首先,新闻事实是社会主体价值活动的产物,对传播主体来说,是先在的、既定的、自然的、不可控制的、不可改变的。这就决定了传播主体只能把它作为价值创造活动的物质条件、前提、基础和起点。其次,新闻事实本身不能储存、不能压缩、不能复制、不能共享、不能传播,传播主体既没有权力改变事实本身,也没有权力处置事实本身。但新闻信息不同,新闻信息可以加工、可以储存、可以压缩、可以复制、可以共享、可以传播。④传播主体的采访权、报道权等权利,是采集、加工、处置、传播新闻信息的权利,而不是处置新闻事实的权力。所以,以报道、版面、节目等各种新闻文本形式出现的新闻信息,才是传播主体价值创造活动的产物,才是传播主体创造的价值客体,即新闻价值客体。如果新闻事实是新闻价值客体,而不是新闻信息是新闻价值客体,传播主体就丧失了存在的必要。最后一点理由是,新闻事实本身既不能直接满足传播者的需要,也不能直接满足受众的需要。以矿难为例,作为事实本身,无论是传播者还是受众,都没有遭遇这种事实的需要。但是,有关矿难的信息,无论是传播者还是受众都会产生强烈的需要,传播者需要有关信息(注意不是需要事实本身)进行传播,受众需要有关信息作为调整自己的行为、决策和认识的依据。因为矿难信息不仅有助于人们及时进行有效救援,而且能给人们提供前车之鉴,因而具有极高的价值。而矿难事实本身不仅没有价值,而且毁坏价值。这个例子也告诉我们,报道灾难性事件的重要意义,不在于事实本身有价值,而在于其信息有价值。由此可见,新闻事实的价值不等于新闻信息的价值(即新闻价值),传播者和受众需要新闻信息,可以获得新闻信息,但不一定需要新闻事实本身,传播者和受众不是当事人,即使需要事实本身,也不可能实现。

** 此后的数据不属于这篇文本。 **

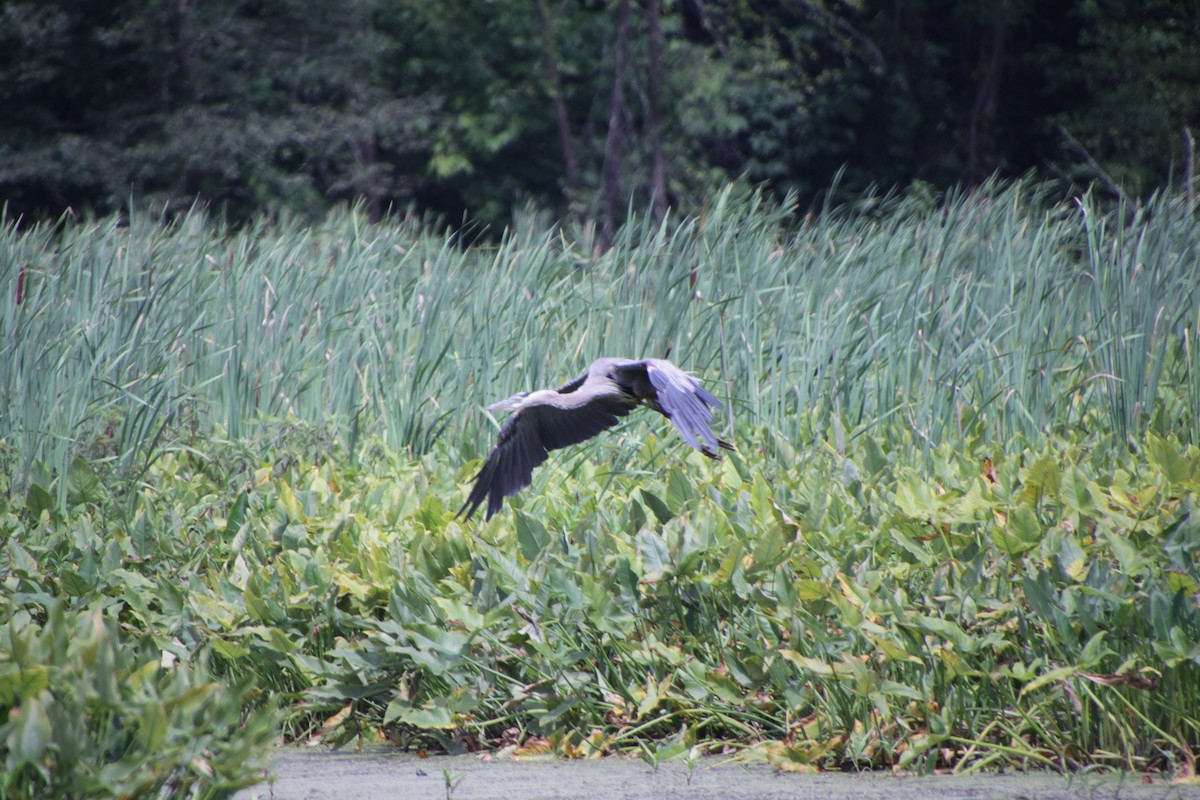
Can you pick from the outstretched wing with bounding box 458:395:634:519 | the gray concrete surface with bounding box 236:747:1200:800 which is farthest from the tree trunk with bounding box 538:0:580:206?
the gray concrete surface with bounding box 236:747:1200:800

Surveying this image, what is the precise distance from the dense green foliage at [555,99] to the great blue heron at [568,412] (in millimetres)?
10301

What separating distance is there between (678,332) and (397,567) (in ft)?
6.26

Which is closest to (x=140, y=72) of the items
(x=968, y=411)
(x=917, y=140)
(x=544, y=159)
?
(x=544, y=159)

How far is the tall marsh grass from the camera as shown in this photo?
3961 millimetres

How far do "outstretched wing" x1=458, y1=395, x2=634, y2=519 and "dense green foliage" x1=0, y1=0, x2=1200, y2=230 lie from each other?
1028 centimetres

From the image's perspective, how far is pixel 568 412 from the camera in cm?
336

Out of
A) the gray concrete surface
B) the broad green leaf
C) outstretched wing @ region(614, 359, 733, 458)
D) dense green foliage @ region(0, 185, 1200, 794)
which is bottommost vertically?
the gray concrete surface

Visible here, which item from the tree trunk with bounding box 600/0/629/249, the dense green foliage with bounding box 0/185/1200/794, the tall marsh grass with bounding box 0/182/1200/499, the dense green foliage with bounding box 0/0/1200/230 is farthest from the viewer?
the dense green foliage with bounding box 0/0/1200/230

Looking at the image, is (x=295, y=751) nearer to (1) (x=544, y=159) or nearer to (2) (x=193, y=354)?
(2) (x=193, y=354)

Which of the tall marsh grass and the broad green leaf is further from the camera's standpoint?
the tall marsh grass

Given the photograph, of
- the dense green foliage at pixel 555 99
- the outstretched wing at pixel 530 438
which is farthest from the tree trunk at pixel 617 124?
the outstretched wing at pixel 530 438

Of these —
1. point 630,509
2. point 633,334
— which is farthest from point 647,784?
point 633,334

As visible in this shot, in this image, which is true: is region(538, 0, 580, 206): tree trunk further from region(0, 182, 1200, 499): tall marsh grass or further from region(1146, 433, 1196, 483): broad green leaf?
region(1146, 433, 1196, 483): broad green leaf

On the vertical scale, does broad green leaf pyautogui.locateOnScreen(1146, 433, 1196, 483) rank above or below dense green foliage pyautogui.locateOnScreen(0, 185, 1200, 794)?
above
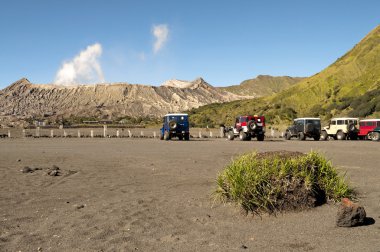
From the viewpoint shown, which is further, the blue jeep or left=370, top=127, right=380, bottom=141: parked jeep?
the blue jeep

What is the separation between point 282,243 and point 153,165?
33.8 feet

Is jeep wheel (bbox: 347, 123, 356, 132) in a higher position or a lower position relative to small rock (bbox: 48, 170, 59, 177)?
higher

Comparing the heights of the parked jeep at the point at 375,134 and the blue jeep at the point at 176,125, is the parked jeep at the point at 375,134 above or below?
below

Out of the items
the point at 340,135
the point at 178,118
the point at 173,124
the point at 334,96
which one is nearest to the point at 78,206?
the point at 173,124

根据上述分析,我们不难得出这样的结论:新闻事实只能是传播主体进行价值创造活动的物质前提、物质基础、物质资料,作为传播主体手段性、工具性的价值客体,而不是新闻价值客体。

把新闻事实归入传播主体手段性、工具性的价值客体,并没有降低新闻事实作为价值客体的重要地位。打个比方说,传播主体营造的是信息大厦,事实就是信息大厦的地基。因此,包括新闻事实在内的手段性价值客体不仅不是可有可无的,相反,它是传播者进行价值创造的强大杠杆和物质基础,它的发展和变化标志着传播水平和发展状况,同时也标志着传播发展的不同阶段。但需要我们明白的是,工具和资料只是价值创造活动的前提和手段,而不是价值活动的目的。所以,劳动资料在传播主体的价值客体构成中通常处于较低的位置。

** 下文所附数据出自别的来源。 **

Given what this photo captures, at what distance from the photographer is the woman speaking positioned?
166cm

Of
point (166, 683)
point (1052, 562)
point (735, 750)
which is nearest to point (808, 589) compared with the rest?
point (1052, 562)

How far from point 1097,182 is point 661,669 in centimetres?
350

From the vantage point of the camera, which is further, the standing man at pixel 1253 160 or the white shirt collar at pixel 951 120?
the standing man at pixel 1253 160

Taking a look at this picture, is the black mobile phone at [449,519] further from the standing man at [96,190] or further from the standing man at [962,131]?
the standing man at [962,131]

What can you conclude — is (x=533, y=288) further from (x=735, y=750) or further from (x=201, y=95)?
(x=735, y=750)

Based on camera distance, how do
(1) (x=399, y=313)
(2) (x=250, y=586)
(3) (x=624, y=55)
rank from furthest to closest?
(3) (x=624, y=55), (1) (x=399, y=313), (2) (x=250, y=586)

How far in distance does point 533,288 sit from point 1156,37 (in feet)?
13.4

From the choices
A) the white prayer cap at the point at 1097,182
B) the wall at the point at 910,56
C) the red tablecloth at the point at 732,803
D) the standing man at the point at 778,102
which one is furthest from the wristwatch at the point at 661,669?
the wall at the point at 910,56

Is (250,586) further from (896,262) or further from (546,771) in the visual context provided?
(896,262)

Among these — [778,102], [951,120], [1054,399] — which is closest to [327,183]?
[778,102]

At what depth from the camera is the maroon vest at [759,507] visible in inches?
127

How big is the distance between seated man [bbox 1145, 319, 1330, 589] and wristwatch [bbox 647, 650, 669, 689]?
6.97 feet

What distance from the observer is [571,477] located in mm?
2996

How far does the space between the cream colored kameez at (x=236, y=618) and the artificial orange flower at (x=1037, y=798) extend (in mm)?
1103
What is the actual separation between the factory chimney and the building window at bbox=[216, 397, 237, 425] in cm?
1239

第二类是传播主体的劳动所施加、改变、创造的对象,即劳动对象。如新闻稿件、版面或节目等。而这些都是新闻信息具体存在形式或系统存在形式。所以,在本质上,劳动对象是新闻信息,是对新闻信息的搜集、整理、加工、储存和传播。劳动对象通常表现为直接的劳动成果,在社会分工的条件下,直接劳动成果往往不能直接满足主体的需要,它必须与其他主体的劳动成果相交换,才能完成一轮价值创造活动,才能获得最终的目的性的价值客体。因此,直接劳动成果体现的是主体的付出而不是收益,是价值创造而不是价值实现。所以,新闻信息作为传播主体的直接劳动成果,是传播主体获得目的性价值客体的中介性价值客体,是既具有手段性又具有一定目的性的价值客体。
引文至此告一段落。